PASSAGE PROVIDED:
He wonders if the breakdown prompted him to focus his art on the figures from his "secure, carefree" childhood in the village of Springside near Kilmarnock. "It was a bit like Brigadoon, it used to come out of the mist every 20 years. I was raised in the 1960s but it felt more like the 1940s. I grew up surrounded by guys like this."

His background, he says, was "rough as a badger’s bum". He left school at 16 and served his time as a joiner, but did "every job under the sun" before ending up cleaning windows in Newcastle. However, he "always doodled". "I used to annoy my mum and dad because I spent all my time in my teenage years looking for something. I suppose I was looking for this."

He taught himself to paint, beginning with landscapes in watercolour. "Then I put figures in the landscapes and gradually they grew. It was as if they were getting ready to leap out of the canvas, looking for me to find a way of how to do this, running towards me shouting ‘Let me out!’. The figure became the predominant thing and the background got fainter and fainter, until one day I had a lot of white paint left on my palette. Typical Scot, I thought: I’m not going to let that go to waste, so I mixed it around till it was creamy and did this misty background. All of a sudden the figure seemed to leap out shouting ‘I’m free! You’ve found it at last!’"
 

This heralded the beginning of what is now his signature subject matter, little men in flap caps and tackety boots, sometimes with a whippet or a bicycle. They’re part of a tough world and almost invariable drunk, but they are happy, sashaying drunkenly around a bottle, swinging on a lamppost, freewheeling down a hill. They always have their back to the viewer and Millar believes this is one reason for their success: people see in the images their own father or grandfather. Some people look at his paintings and cry, others burst out laughing. Everyone responds.

There is little he likes better than "people-watching", being a spectator in the carefully choreographed "street ballet". "I remember once being at Irvine Cross, watching a drunk guy with a fish supper. He was swaying back and forth trying to get a chip into his mouth. He was an exhibition in himself."

These days Millar works with a model, a man named John Derby. "He’s got a face like a rottweiler chewing a wasp. He has what he calls his Robert Mitchum face - it looks like a bag of hammers. It’s great because he’s going into all these posh galleries and going ‘That’s me.’ When I’ve got a pile of ideas I phone him up. We sip some wine - the bottle in the scenes is always empty - then he gets into all the gear and poses." Millar takes digital photographs, which he uses to make sketches (these now sell for up to £800 a time). Then he transfers the image to canvas, adding layers of paint gradually to separate tones.

PROVIDED MATERIAL:
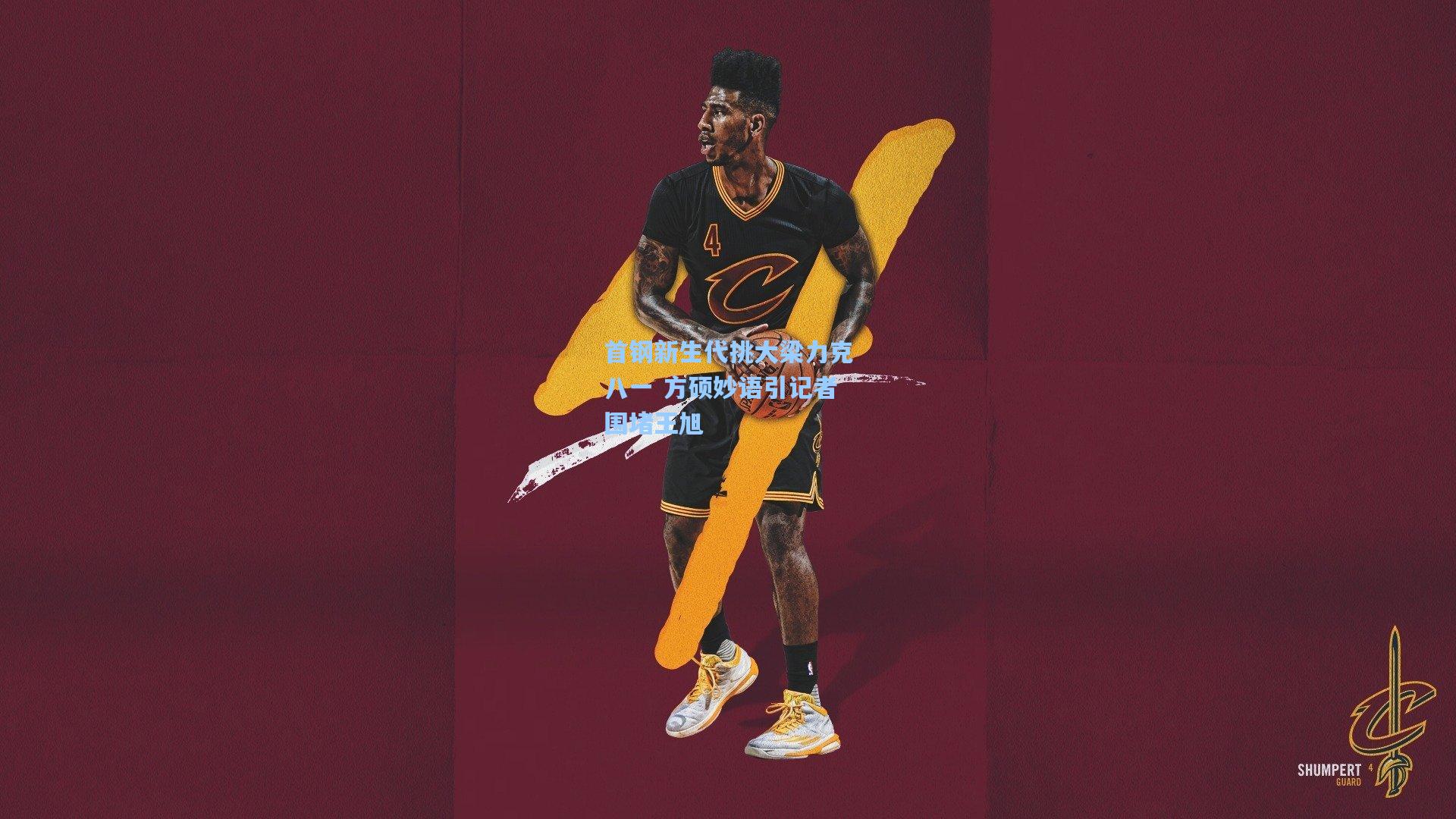 首钢新生代挑大梁力克八一 方硕妙语引记者围堵王旭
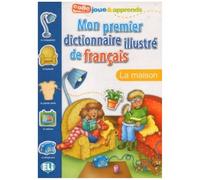 Mon Premier Dictionnaire Illustre De Francais. La Maison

INSTRUCTION 1:
In the passage about the painter Millar, list the actions the little men in his paintings are described as performing.
INSTRUCTION 2:
Summarize the passage about the painter Millar in two sentences.
The listing comes from a separate source and is not part of the passage about the painter Millar.

EXERCISE ANSWER 1:
- Sashaying drunkenly around a bottle
- Swinging on a lamppost
- Freewheeling down a hill

EXERCISE ANSWER 2:
Millar grew up in Springside near Kilmarnock and worked as a joiner and at many other jobs, ending with window cleaning in Newcastle. He then taught himself to paint, moving from watercolor landscapes to his signature subject: drunken but happy little men in flap caps and tackety boots, always seen from behind, whom he now paints by photographing and sketching his model, John Derby, before working on canvas.